Sinn Féin too continued their upward path and the SDLP, who admirably rejected the offer of a nationalist pact with Sinn Féin, also held their 3 seats quite easily. The Alliance Party, as a result of standing in all 18 constituencies and with the strong showing of Naomi Long, upped their vote to 6.2% overall. The Green Party will be disappointed with their showing, particu­larly in North Down where they have a sitting MLA, and where their vote fell by two thirds.

So in terms of the upcoming Stormont Assembly elections it is very much as you were, with no real change in the balance of forces. Despite vocal dissident nationalists and unionists, the Stormont arrange­ment seems secure and under no real threat. But there is no room for complacency.

The election of the Tories in Brit­ain will herald a whole raft of public spending cuts, £6 billion in this year alone, and Northern Ireland will not be spared the axe. Working class people in the North are in for a hard time and the Stormont Parties can­not be relied upon to protect their interests.
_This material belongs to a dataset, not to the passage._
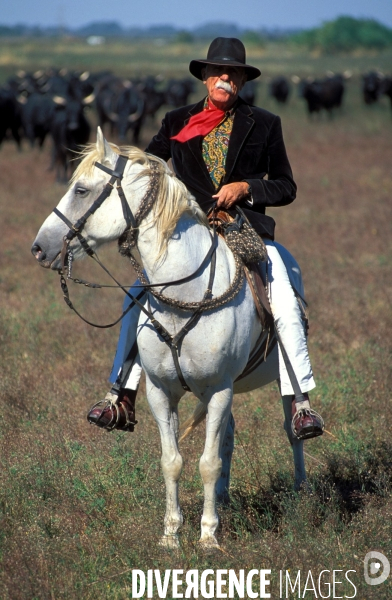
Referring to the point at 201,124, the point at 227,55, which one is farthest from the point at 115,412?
the point at 227,55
Remember they are already only waiting, as Finance Minister Sammy Wilson revealed during the election campaign, for the right moment to introduce water charges. Already we have had the decision to close major services at the Magher­afelt and Whiteabbey hospitals with the loss of jobs and badly needed hospital services. People in Mid Ul­ster and South Tyrone, now without any hospital services in the region, are asking what is the use of having 2 MPs, both SF, and 12 MLAs from all the main assembly parties, if they cannot prevent this sorry state of affairs.

What is needed before the next Assembly elections is a serious effort by the left in Northern Ireland to put in place a socialist electoral force which will show that unionist and nationalist parties are just as culpable as the Tories. There is a constituency for a socialist alterna­tive. The working class are in for a hard time. Will the left stand idly by?